GOAL>
Give back every entry below, character for character, with nothing altered or left out.

(Entries excerpted from a collection)
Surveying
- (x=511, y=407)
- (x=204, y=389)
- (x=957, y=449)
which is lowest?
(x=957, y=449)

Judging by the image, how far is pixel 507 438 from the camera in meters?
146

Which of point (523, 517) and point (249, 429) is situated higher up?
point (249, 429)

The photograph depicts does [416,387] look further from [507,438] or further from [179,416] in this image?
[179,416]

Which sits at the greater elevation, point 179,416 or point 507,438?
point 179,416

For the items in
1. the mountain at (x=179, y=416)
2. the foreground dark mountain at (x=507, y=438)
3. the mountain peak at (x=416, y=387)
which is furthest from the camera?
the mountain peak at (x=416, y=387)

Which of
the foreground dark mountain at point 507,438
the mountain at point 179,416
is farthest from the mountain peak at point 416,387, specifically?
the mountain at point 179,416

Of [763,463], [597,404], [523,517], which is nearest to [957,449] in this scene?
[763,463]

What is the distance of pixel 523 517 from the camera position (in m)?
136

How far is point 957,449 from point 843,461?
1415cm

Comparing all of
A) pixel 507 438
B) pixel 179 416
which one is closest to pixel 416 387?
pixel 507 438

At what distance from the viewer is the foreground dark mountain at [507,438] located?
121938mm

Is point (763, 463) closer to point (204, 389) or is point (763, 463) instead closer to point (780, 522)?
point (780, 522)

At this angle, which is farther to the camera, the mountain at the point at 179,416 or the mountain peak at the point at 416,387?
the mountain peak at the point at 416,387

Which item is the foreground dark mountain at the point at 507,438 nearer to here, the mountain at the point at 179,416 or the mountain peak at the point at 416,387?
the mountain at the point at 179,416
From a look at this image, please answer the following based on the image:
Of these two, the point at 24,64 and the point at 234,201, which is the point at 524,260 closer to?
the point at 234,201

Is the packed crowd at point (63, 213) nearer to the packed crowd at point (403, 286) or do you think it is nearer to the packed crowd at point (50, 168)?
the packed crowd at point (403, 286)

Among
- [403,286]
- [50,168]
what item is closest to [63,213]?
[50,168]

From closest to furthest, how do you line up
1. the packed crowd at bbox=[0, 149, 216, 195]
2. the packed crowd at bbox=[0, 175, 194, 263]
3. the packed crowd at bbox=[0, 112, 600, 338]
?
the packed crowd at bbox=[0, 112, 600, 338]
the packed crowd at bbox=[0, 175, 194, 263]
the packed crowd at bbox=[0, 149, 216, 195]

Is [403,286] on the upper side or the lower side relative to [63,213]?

RESPONSE>
Surveying
- (x=511, y=407)
- (x=204, y=389)
- (x=957, y=449)
which is lowest?
(x=957, y=449)

Judging by the image, how far is pixel 507 438 from the camera in meters?
146

Which of point (523, 517) and point (249, 429) is situated higher up?
point (249, 429)

The photograph depicts does [416,387] look further from [507,438] or further from [179,416] in this image?
[179,416]

Which sits at the greater elevation, point 179,416 or point 507,438?
point 179,416

For the items in
1. the mountain at (x=179, y=416)
2. the foreground dark mountain at (x=507, y=438)
3. the mountain peak at (x=416, y=387)
which is furthest from the camera?
the mountain peak at (x=416, y=387)

Which of
the foreground dark mountain at point 507,438
the mountain at point 179,416
is farthest from the mountain peak at point 416,387, specifically?
the mountain at point 179,416

Of [763,463], [597,404], [523,517], which is nearest to [957,449] in this scene?
[763,463]

What is the distance of pixel 523 517 from the camera position (in m)?
136

How far is point 957,449 from point 843,461?
1415cm

Comparing all of
A) pixel 507 438
B) pixel 179 416
which one is closest to pixel 416 387?
pixel 507 438

At what distance from the viewer is the foreground dark mountain at [507,438] located?
121938mm

Is point (763, 463) closer to point (204, 389) or is point (763, 463) instead closer to point (780, 522)?
point (780, 522)

At this angle, which is farther to the camera, the mountain at the point at 179,416 or the mountain peak at the point at 416,387?
the mountain peak at the point at 416,387

Which item is the foreground dark mountain at the point at 507,438 nearer to here, the mountain at the point at 179,416 or the mountain peak at the point at 416,387?
the mountain at the point at 179,416
From a look at this image, please answer the following based on the image:
Of these two, the point at 24,64 and the point at 234,201, which is the point at 524,260 closer to?
the point at 234,201

Is the packed crowd at point (63, 213) nearer to the packed crowd at point (403, 286) or do you think it is nearer to the packed crowd at point (50, 168)?
the packed crowd at point (403, 286)

Among
- [403,286]
- [50,168]
what item is closest to [63,213]?
[50,168]

From closest to furthest, how do you line up
1. the packed crowd at bbox=[0, 149, 216, 195]
2. the packed crowd at bbox=[0, 175, 194, 263]
3. the packed crowd at bbox=[0, 112, 600, 338]
?
the packed crowd at bbox=[0, 112, 600, 338]
the packed crowd at bbox=[0, 175, 194, 263]
the packed crowd at bbox=[0, 149, 216, 195]

Is [403,286] on the upper side or the lower side relative to [63,213]?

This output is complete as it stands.